• Excerpted passage
--- BEGIN ---
Firstly, it was common enough practice that most 19th century colonial portraitists identified all their sitters with a reference number rather than naming them. Applying the names was left up to the sitters since that was more naturally their business. Of the relative few that remain, there are some extant registers, such as W F Crawford’s in Gisborne, where the names are listed alongside the numbers, but that appears to be fairly unusual. Even a punctilious practitioner such as Frank Denton in Whanganui relied on a numbering system for basic studio identification. Of course, the studio invoicing system had the names and addresses, but very little of this material survived for more than a few useful years. Commercial photographers were businessmen not archivists.

Secondly - again Denton can be cited here - although some photographers had a commercial line in what now may be considered a form of racial stereotyping, there is no evidence whatever that any of their subjects were forced into the studios, compelled to don the frequently inappropriate studio props, or be anything other than largely compliant in the process. Any assumption that Maori weren’t aware of the exact nature of the transaction must raise questions more serious than the implications of any alleged “colonial plunder”. Consider a modern equivalent: it’s not uncommon for fashion scouts, agents and fashion photographers to approach attractive young women - and men - in the street on the basis of their fashionable looks and deportment - a kind of stereotyping, if you insist - and sign them up for work. It’s rare for their names to appear in subsequent advertisements but it’s doubtful whether they spend their evenings crying into their dinners fretting about being “reduced to aesthetic objects” or “nameless commodities”.

Thirdly, the matter of this late reference to that ‘80s chestnut, “the male gaze”. The force of this notion is predicated on two very historically questionable assumptions: that there is no such thing as “the female gaze”, and that any attraction to human physical beauty must necessarily be voyeurism. Any unpacking of the past involving a puritanical nannyism may bring comfort to artists and curators but isn’t going to get the rest of us very far in understanding the complex historical interactions involved.
--- END ---
• Dataset section
--- BEGIN ---
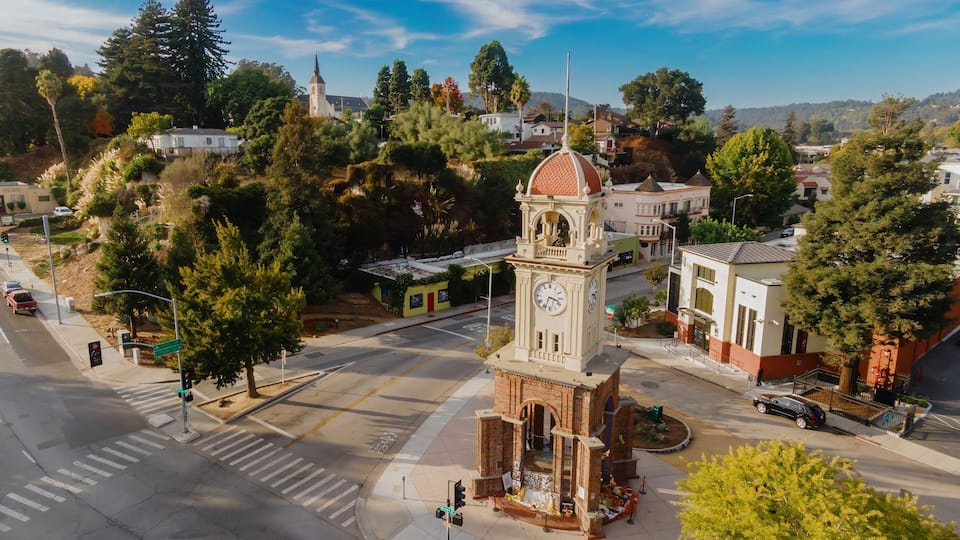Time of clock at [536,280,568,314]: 3:33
--- END ---
• Tasks and exercises
- a) Reproduce the passage on colonial portraiture, everything from "Thirdly, the matter" down to "complex historical interactions involved.", substituting "prudish" for "puritanical".
- b) According to the passage on colonial portraiture, which photographer kept a register listing sitters' names alongside their numbers, and in what town?
- c) Carry on the passage about colonial portraiture from the point where it stops.

• Answers to each task
- a)
Thirdly, the matter of this late reference to that ‘80s chestnut, “the male gaze”. The force of this notion is predicated on two very historically questionable assumptions: that there is no such thing as “the female gaze”, and that any attraction to human physical beauty must necessarily be voyeurism. Any unpacking of the past involving a prudish nannyism may bring comfort to artists and curators but isn’t going to get the rest of us very far in understanding the complex historical interactions involved.

- b) W F Crawford, in Gisborne.

- c)
Fourthly, use of the adjective “inauthentic” is predicated on a firm notion of what’s “authentic”. Discussion of this inevitably becomes a battle-ground of competing ideologies. Any historian worthy of the name wisely steers clear of running around applying “authentic” and “inauthentic” labels to artifacts. Which label, for instance, applies to a mid-19th century korowai (cloak) with woollen thrums? Or, more pertinently, would a whanau rediscovering a connection with one of Frank Denton’s “Maori Belles” reject it on the grounds of “inauthenticity”? Yeah, right. History may often be foolish but sometimes it can be forgiving too.

What’s often overlooked in these ideologically-driven assertions is that, but for these evil colonial photographers taking their pictures, the subjects of them might otherwise have largely disappeared, even within the awesomely comprehensive system of whakapapa. Having witnessed the process of local hapu recognizing and reclaiming many subjects in the W H T Partington photographic collection acquired by the Whanganui Regional Museum in 2002 - Partington a common studio photographer with the usual box of tricks: korowai, assorted feathers, pounamu pendants etc., “inauthentic” as - it kindles an impression that, for all their real or alleged failings, these maligned colonial photographers left a repository of images without which we would all be much the poorer. That impression is called The Bigger Picture. Institutions such as the City Gallery need to be a little more rigorous in raising their sights so that this panorama becomes part of their project.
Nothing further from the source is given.